Un camouflet parlementaire inédit
Le vote de jeudi marque la première fois depuis le retour de l’Espagne à la démocratie que les deux chambres adoptent des motions appelant à la démission du Premier ministre. Le Sénat avait approuvé un texte similaire plus tôt. Bien que non contraignant, le symbolisme politique est lourd : la même arithmétique parlementaire qui a fait de Sánchez le Premier ministre en 2023 s’est maintenant retournée contre lui.
- Sánchez comparaît devant le Congrès pour répondre aux allégations de corruption impliquant son cercle politique et sa famille.
- Le Congrès approuve la motion du PP par 178 voix contre 171, exhortant Sánchez à démissionner ou à se soumettre à un vote de confiance. Junts vote avec la droite.
- Le Sénat adopte une motion similaire appelant à la démission du Premier ministre.

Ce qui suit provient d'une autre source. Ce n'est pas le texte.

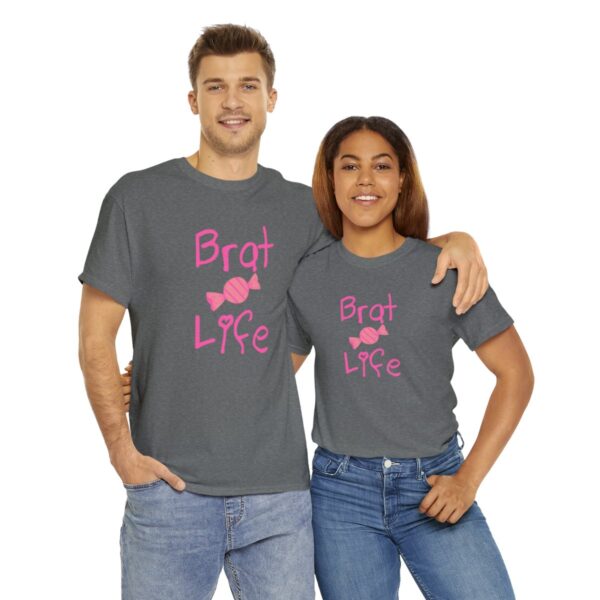 Brat Life Unisex Heavy Cotton Tee - Image 94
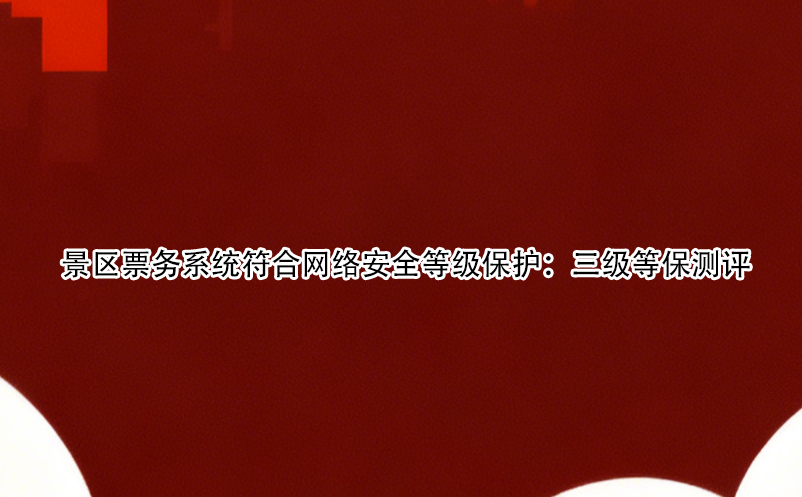 景区票务系统符合网络安全等级保护：三级等保测评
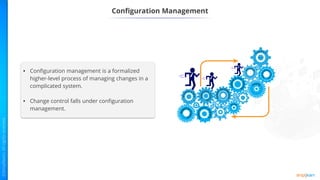 Configuration Management
• Configuration management is a formalized
higher-level process of managing changes in a
complicated system.
• Change control falls under configuration
management.
 
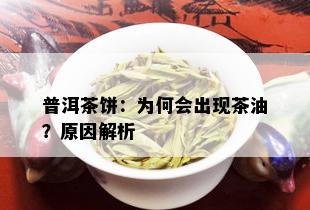 普洱茶饼：为何会出现茶油？原因解析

Feijóo a déclaré que son parti « prendrait très bonne note de cette indiscipline de l’exécutif envers le législatif » et étudierait d’autres mesures, sans s’engager sur une motion de censure. Le PP mise également sur une éventuelle future inculpation du Parti socialiste lui-même pour accroître la pression.

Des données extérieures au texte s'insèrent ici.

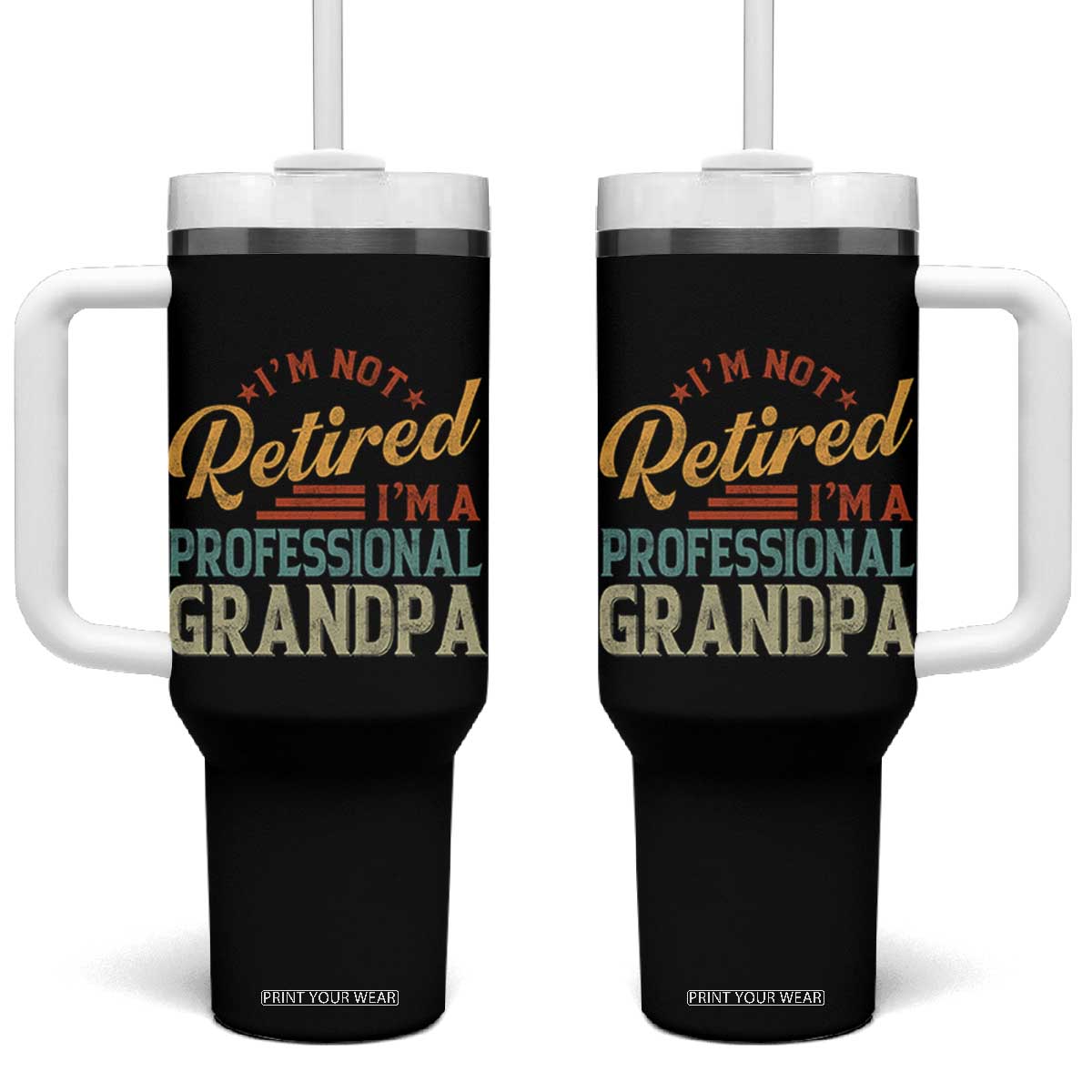 I Am Not Retired I Am A Professional Grandpa Tumbler With Handle Funny Retirement Grandfather Father's Day TS11 One Size: 40 oz Black Print Your Wear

Une législature en paralysie
Le vote est intervenu un jour après que Sánchez a comparu devant le Congrès pour répondre aux allégations de corruption entourant son administration. Le gouvernement n’a pas réussi à faire adopter un budget depuis trois ans, et le PP estime qu’il se contente de « résister » plutôt que de gouverner. Avec Junts votant désormais avec l’opposition sur des motions clés, le bloc d’investiture est fracturé, mais les nombres pour une majorité alternative restent insaisissables.